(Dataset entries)
━━━━━━

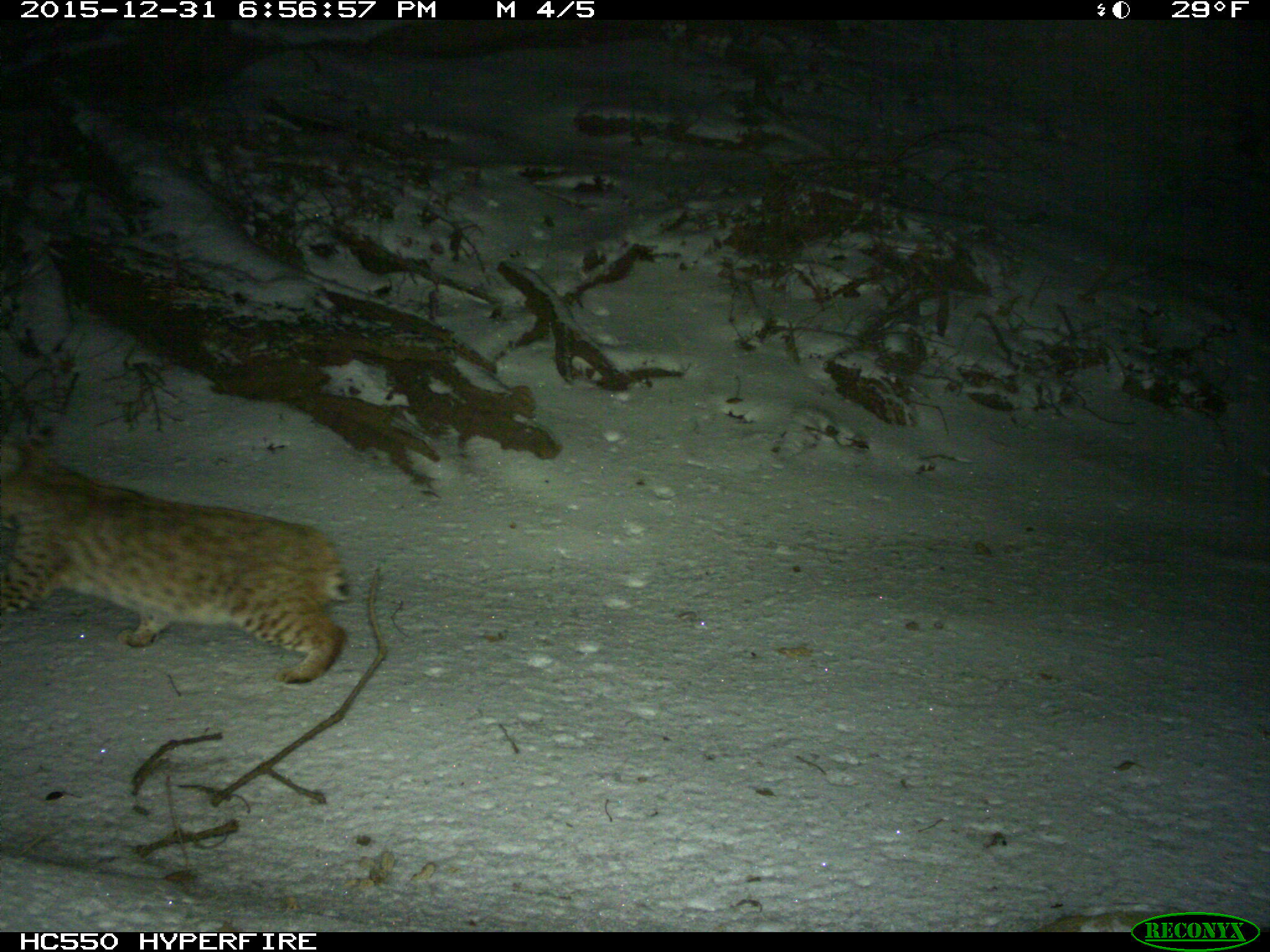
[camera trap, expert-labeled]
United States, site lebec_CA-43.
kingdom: Animalia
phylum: Chordata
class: Mammalia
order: Carnivora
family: Felidae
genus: Lynx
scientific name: Lynx rufus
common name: bobcat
Lynx rufus (bobcat).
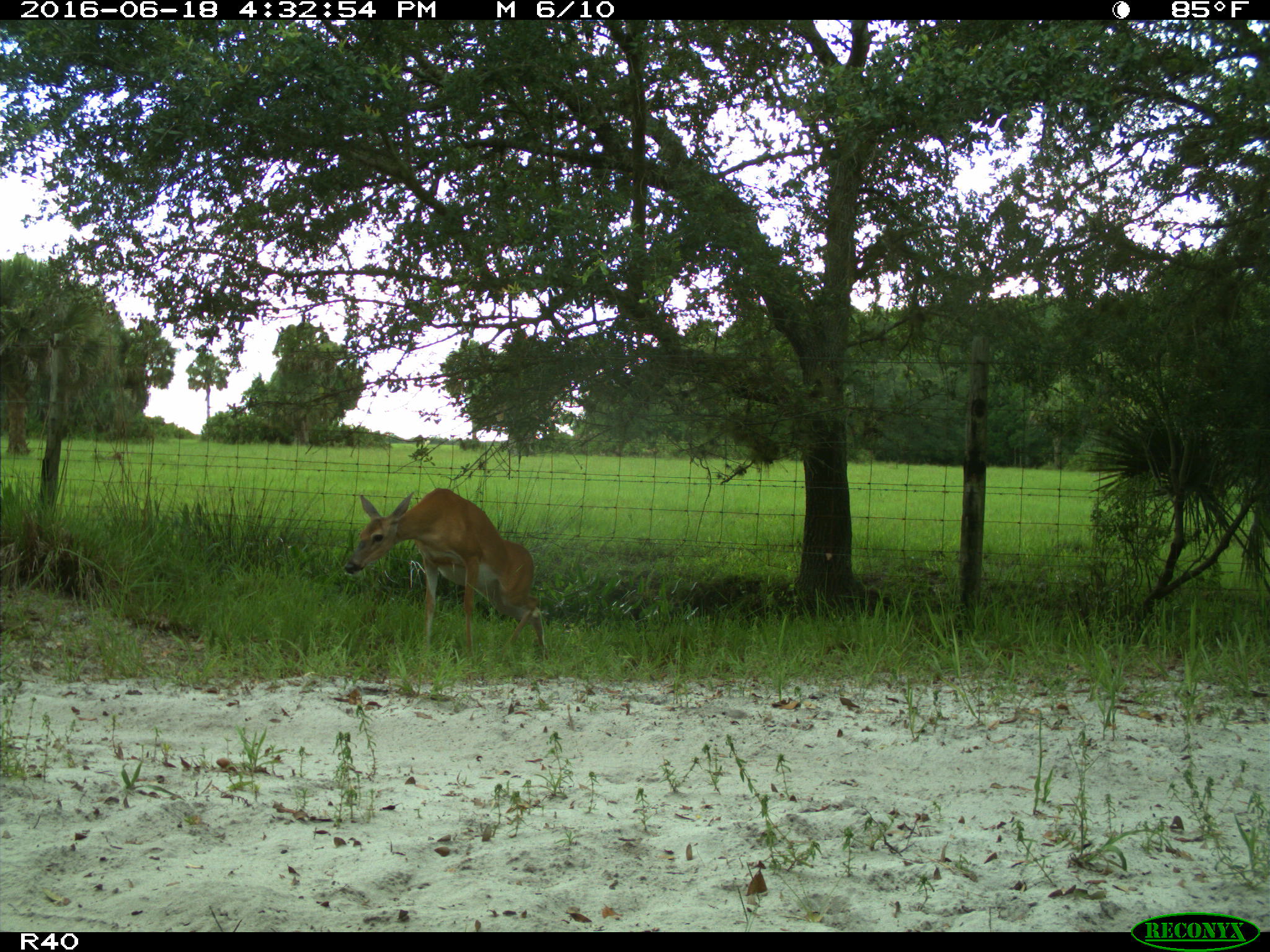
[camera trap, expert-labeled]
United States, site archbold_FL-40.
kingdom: Animalia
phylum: Chordata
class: Mammalia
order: Artiodactyla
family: Cervidae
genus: Odocoileus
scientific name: Odocoileus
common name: deer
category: unidentified deer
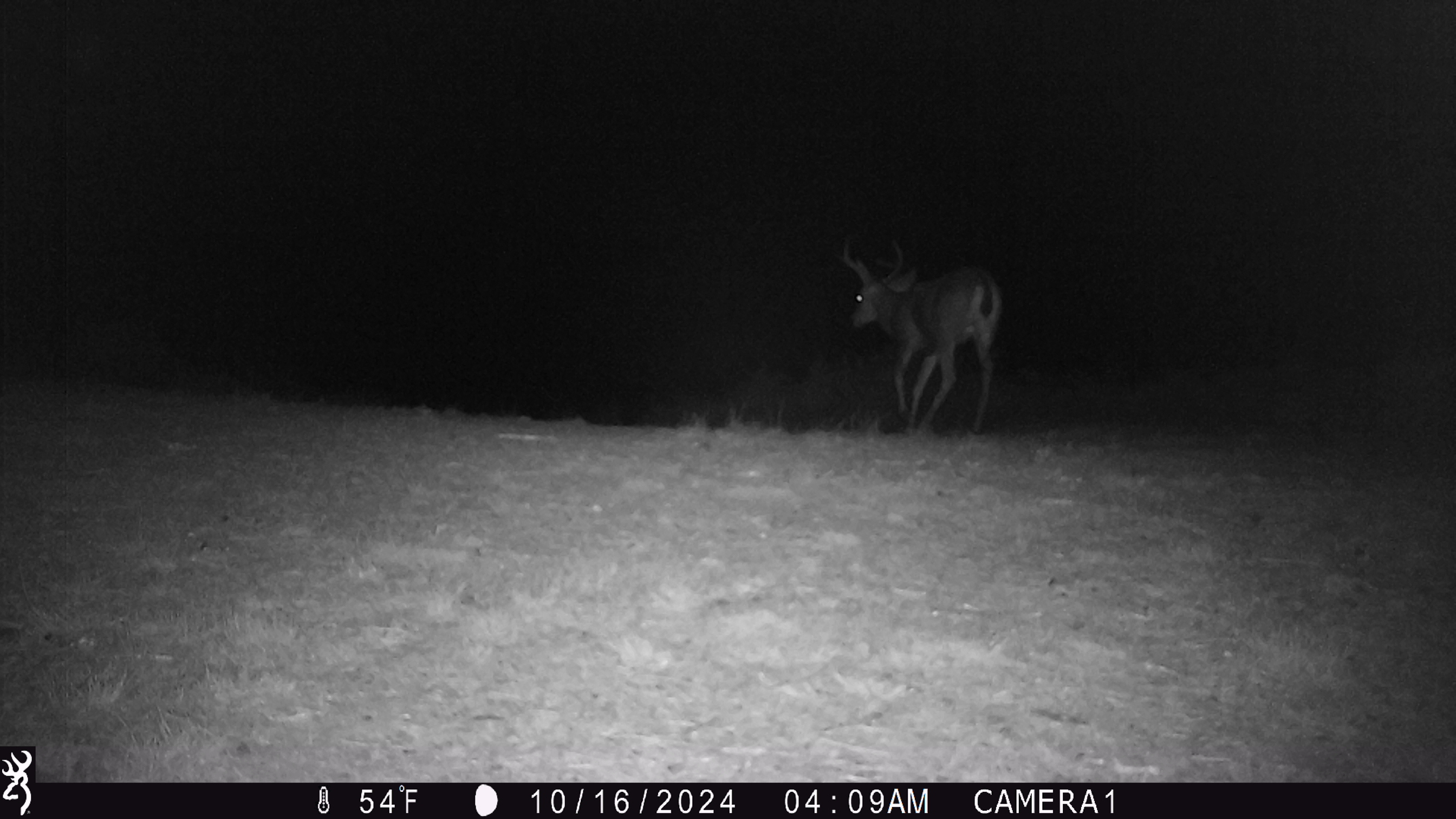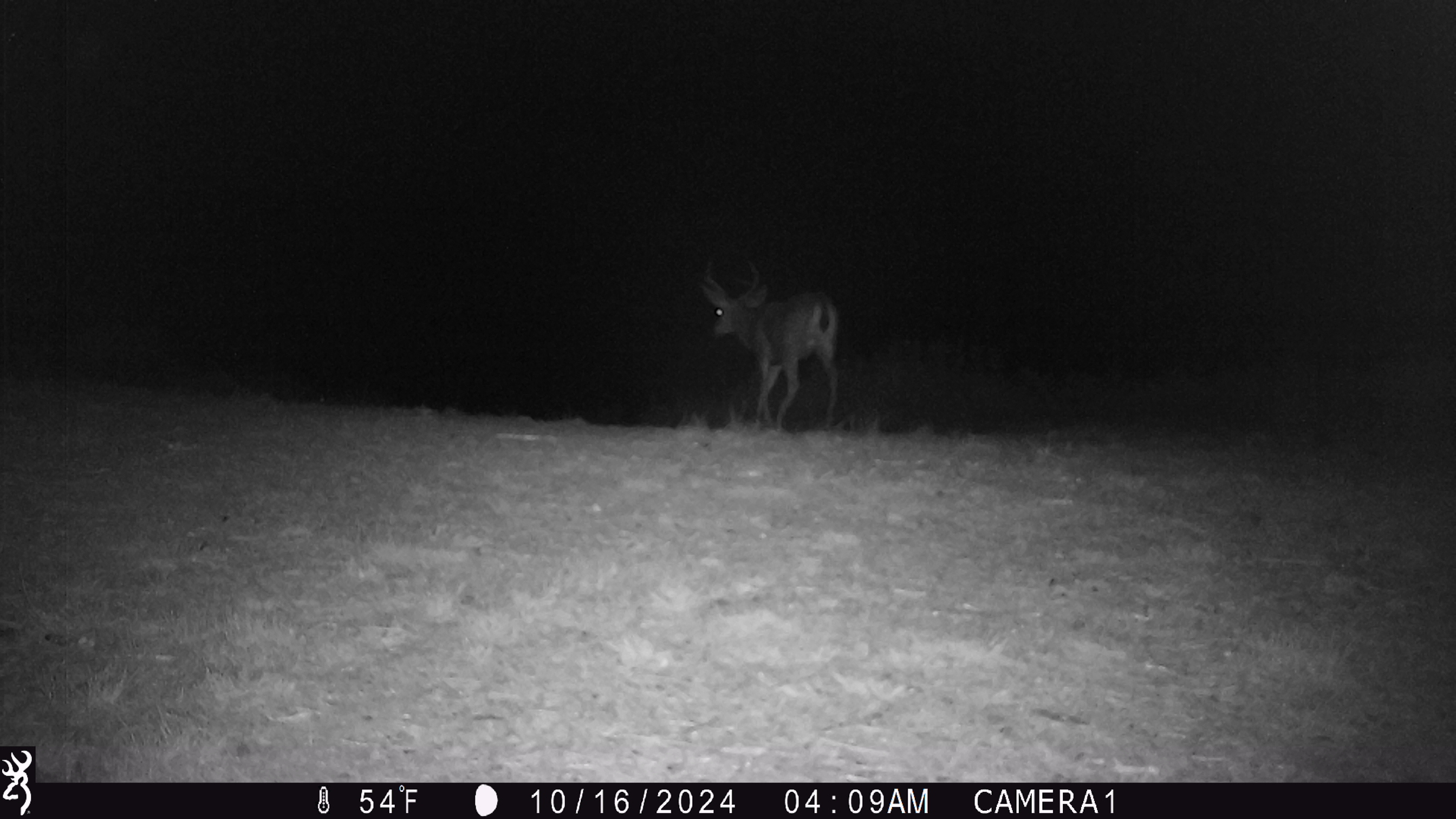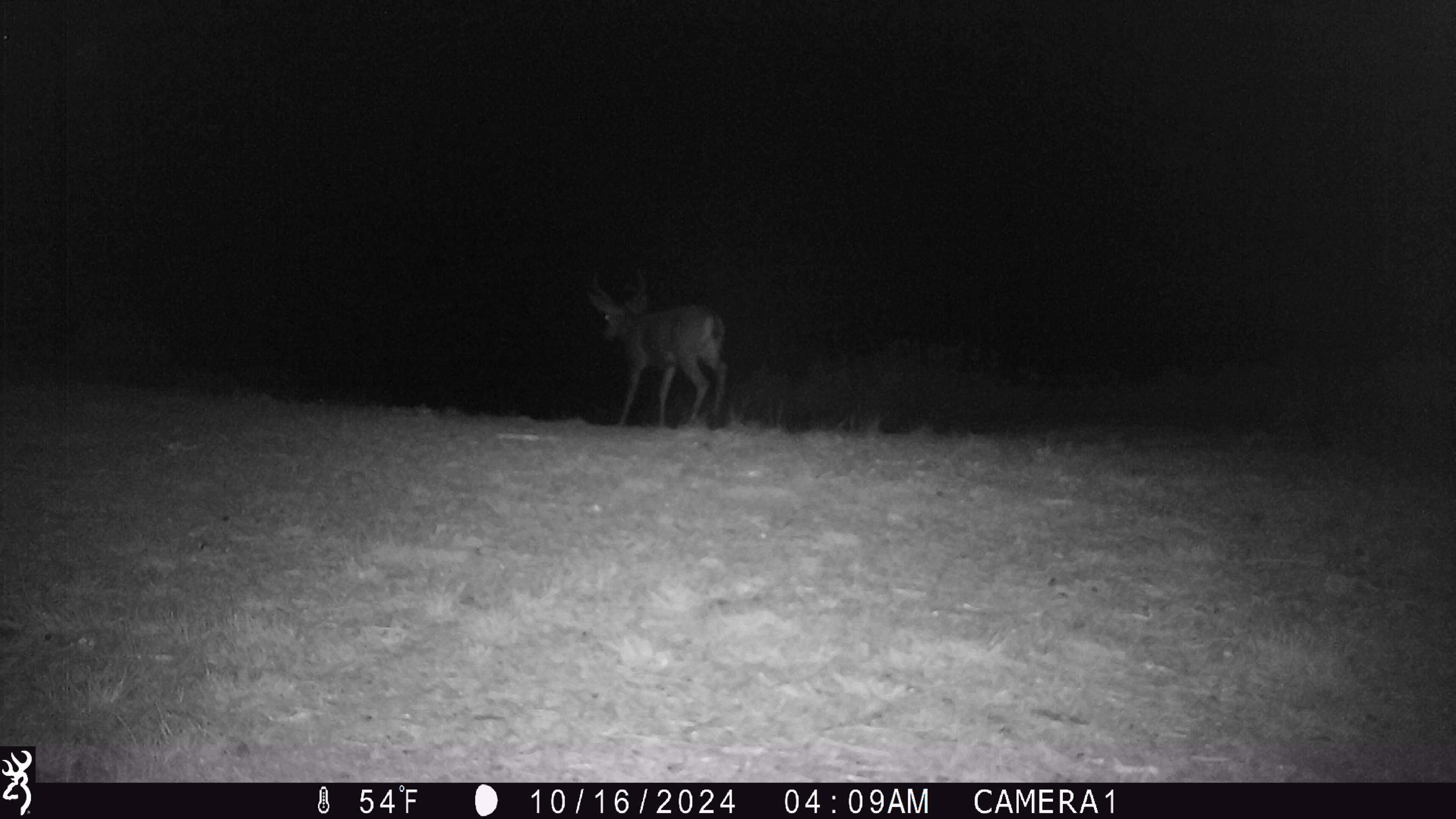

━━━━━━

Task to carry out
Copy out the entries exactly as they stand, omitting the images.

Exercise result
[camera trap, expert-labeled]
United States, site lebec_CA-43.
kingdom: Animalia
phylum: Chordata
class: Mammalia
order: Carnivora
family: Felidae
genus: Lynx
scientific name: Lynx rufus
common name: bobcat
Lynx rufus (bobcat).
[camera trap, expert-labeled]
United States, site archbold_FL-40.
kingdom: Animalia
phylum: Chordata
class: Mammalia
order: Artiodactyla
family: Cervidae
genus: Odocoileus
scientific name: Odocoileus
common name: deer
category: unidentified deer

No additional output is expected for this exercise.